* Selected extract
__________
Andrew: Beneath The Remains has always had a special place in my heart because I’ve always considered that to probably be my favorite Sepultura album over the years. Even to this day 30 years later it still blows away most of the thrash metal that comes out today and I guess you feel the same way I suppose.

Max: I love those records and I think that era, ’89-’91 which is what we cover on this tour, it’s a special era in metal. To me it was kind of like a little bit of the golden era of death and thrash metal with all the stuff that was coming out like Morbid Angel’s “Alter Of Madness” and Death “Scream Bloody Gore” and Dark Angel and Possessed. It was just a great time in metal, it was exciting so to get to go back and play these songs now is even cooler. I don’t know how else to explain because the songs now are older and we are doing justice to them and playing them good, there’s no short cuts! We work very hard, we learn note by note, it’s quite an amazing feat to do it this way. I said to Iggor that if we’re going to do this, we’re not doing it halfway, we’re going all the way. We’ll give them as good as we can get and we’ll play them as well as they can be played. We did that and South America was crazy for it, Russia went crazy and now it’s Australia’s turn so it’s going to be insane.
__________
* Dataset extract

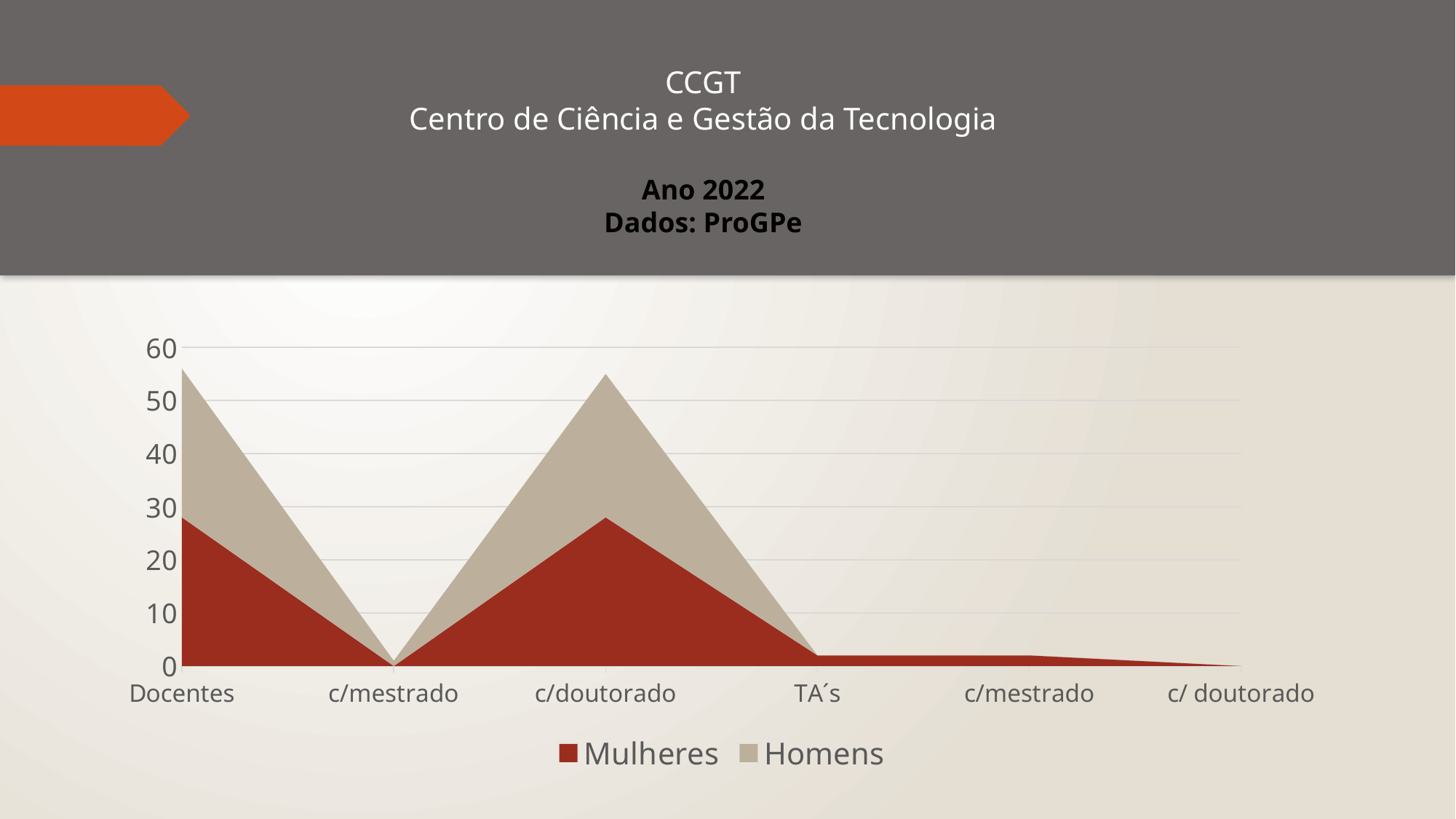
What are the two series named in the chart legend? Mulheres and Homens Is the value for Mulheres at TA´s greater or less than 10? less For the Mulheres series, which is larger: the value at Docentes or the value at the first c/mestrado category? Docentes How many categories are shown along the x axis of the chart? 6 Is the value for Homens at the first c/mestrado category greater or less than 10? less Is the value for Mulheres at Docentes greater or less than 20? greater How many series does the chart legend list? 2 Does the Mulheres series rise or fall from c/doutorado to TA´s? fall Which colour represents the Mulheres series in the chart? red What kind of chart is shown on the slide? area chart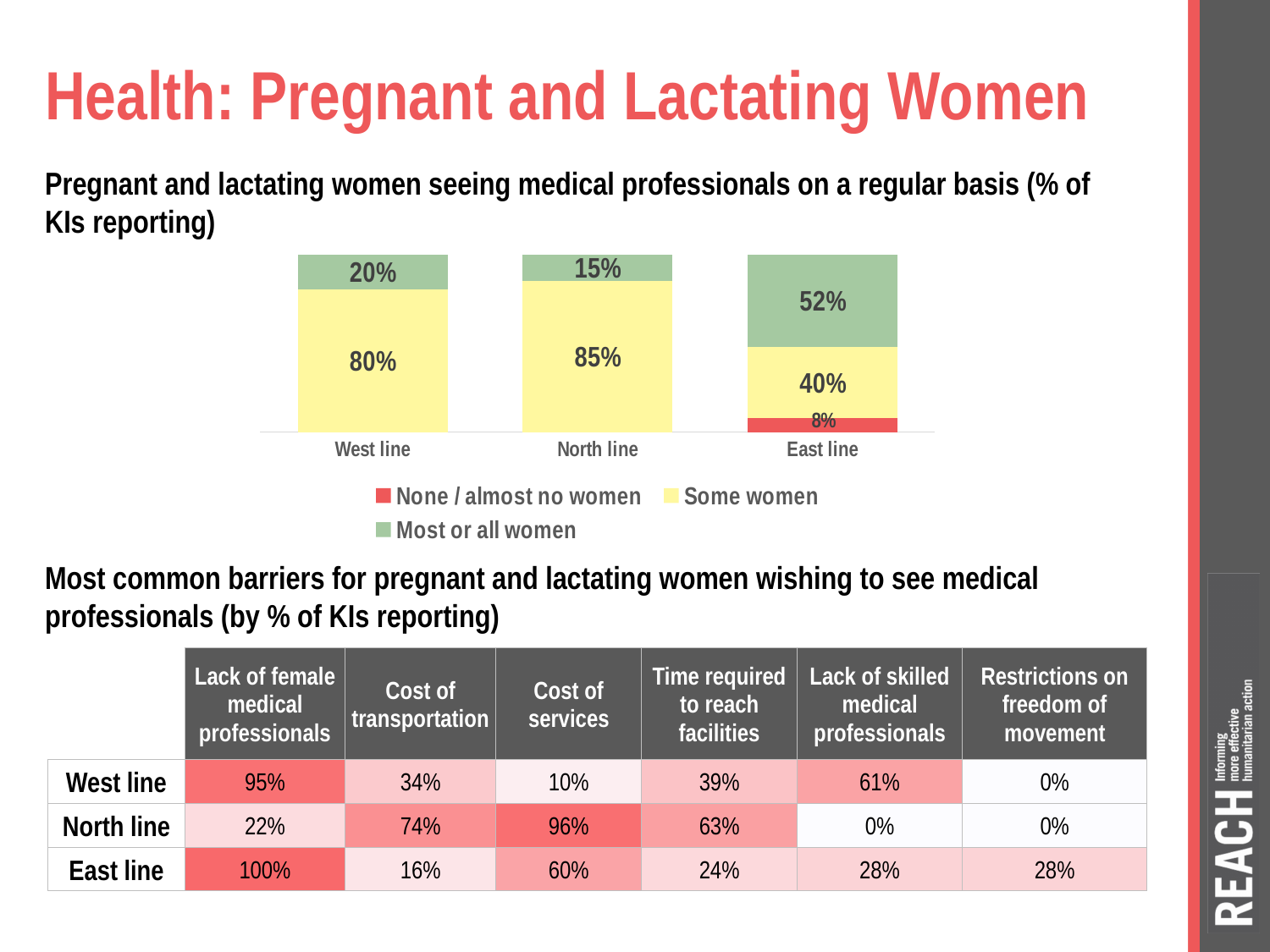
How many series does the chart legend list? 3 Which line has the highest value for "Some women"? North line What type of chart is used to show pregnant and lactating women seeing medical professionals? Stacked bar chart What percentage of KIs reported "None / almost no women" for East line? 8% What percentage of KIs reported "Most or all women" for East line? 52% Which is larger: the "Most or all women" value for East line or for West line? East line What percentage of KIs reported "Most or all women" for North line? 15% What percentage of KIs reported "Some women" for West line? 80% Which line has the lowest value for "Most or all women"? North line How many lines (categories) are shown on the x axis of the chart? 3 What is the difference between the "Some women" values for North line and West line? 5% What is the total of the stacked bar for East line? 100%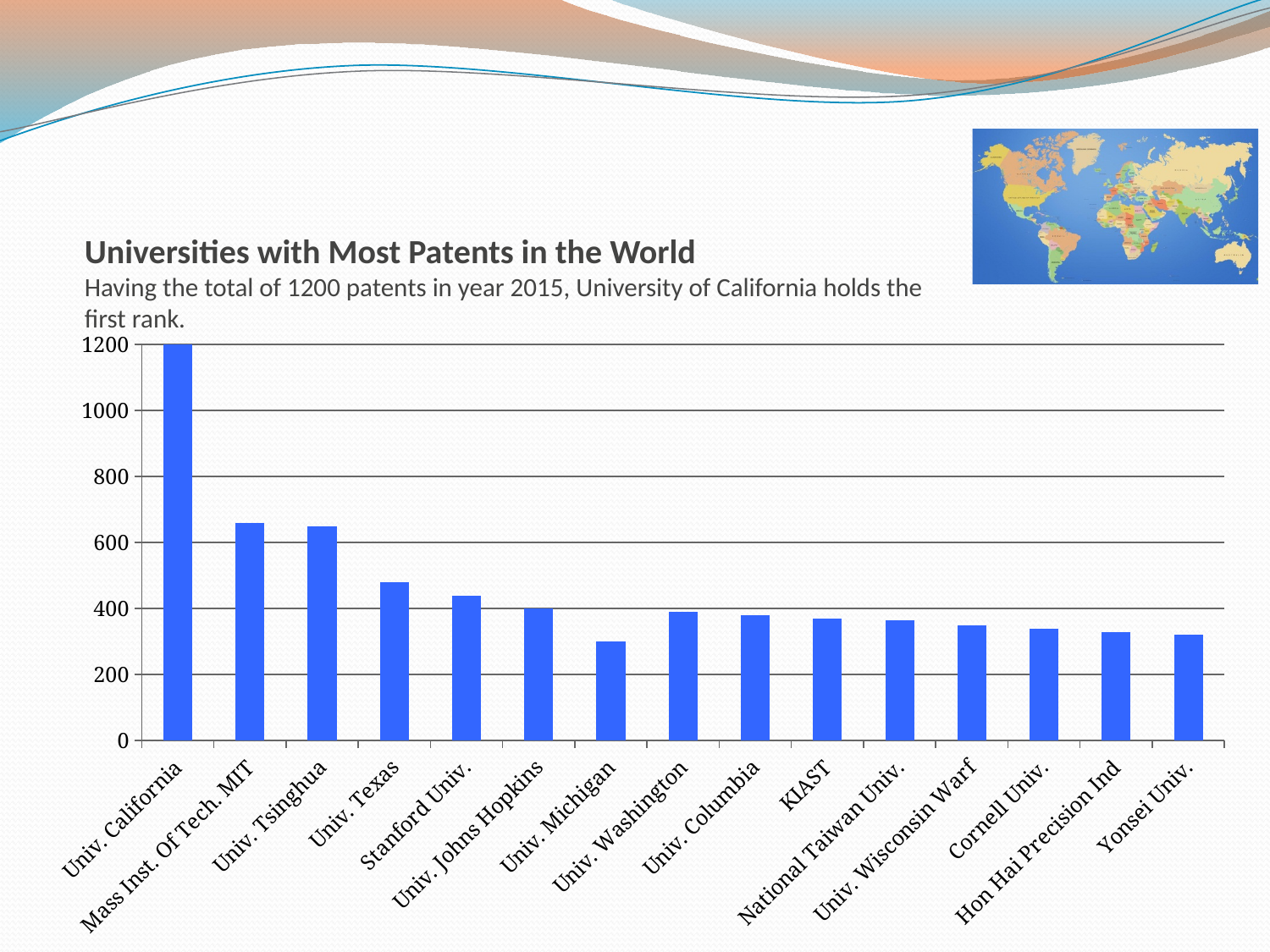
Do the values generally rise or fall from left to right along the x axis? fall What is the title of the chart on the slide? Universities with Most Patents in the World Is the value for Mass Inst. Of Tech. MIT greater or less than 600? greater Which has a larger value, Univ. Texas or Stanford Univ.? Univ. Texas Is the value for Cornell Univ. greater or less than 400? less Is the value for Univ. Michigan greater or less than 400? less How many universities are shown on the x axis of the chart? 15 What is the value for Univ. California in the chart? 1200 What type of chart is shown on the slide? Bar chart Which has a larger value, Univ. Michigan or Univ. Washington? Univ. Washington Which university has the highest number of patents in the chart? Univ. California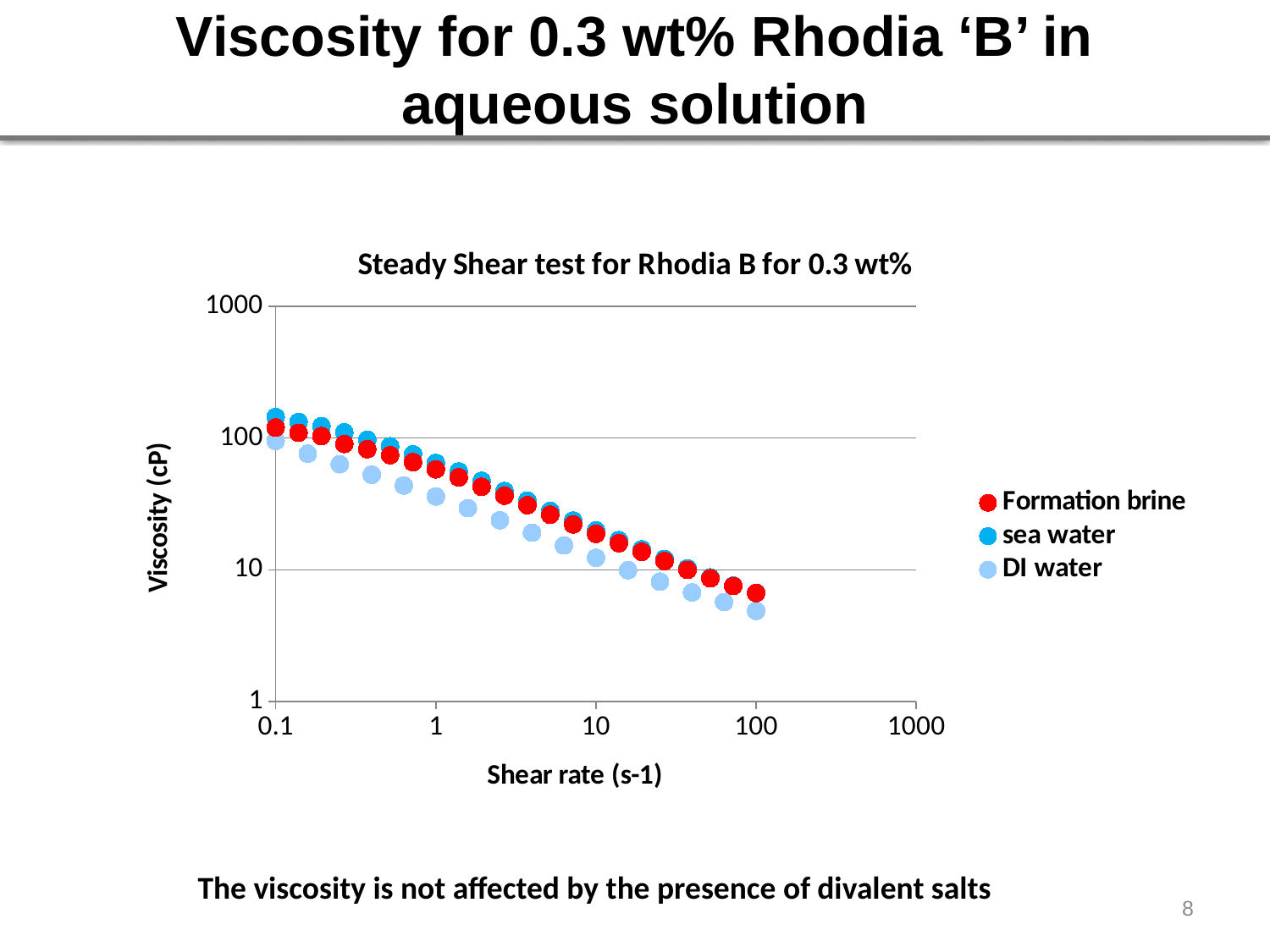
At a shear rate of 0.1, which series has the higher viscosity: sea water or DI water? sea water Is the viscosity for Formation brine at a shear rate of 100 greater or less than 10? less What is the label of the y axis? Viscosity (cP) Is the viscosity for sea water at a shear rate of 0.1 greater or less than 100? greater What kind of chart is shown on the slide? Scatter chart What is the title of the chart? Steady Shear test for Rhodia B for 0.3 wt% How many series does the legend list? 3 Do the viscosity values rise or fall as the shear rate increases along the x axis? Fall Is the viscosity for DI water at a shear rate of 100 greater or less than 10? less At a shear rate of 100, which series has the higher viscosity: Formation brine or DI water? Formation brine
__________
* Prompt
In the Sepultura interview, which era does Max say the tour covers? The lines play no part in this work.

* Reply to the exercise
The ’89–’91 era.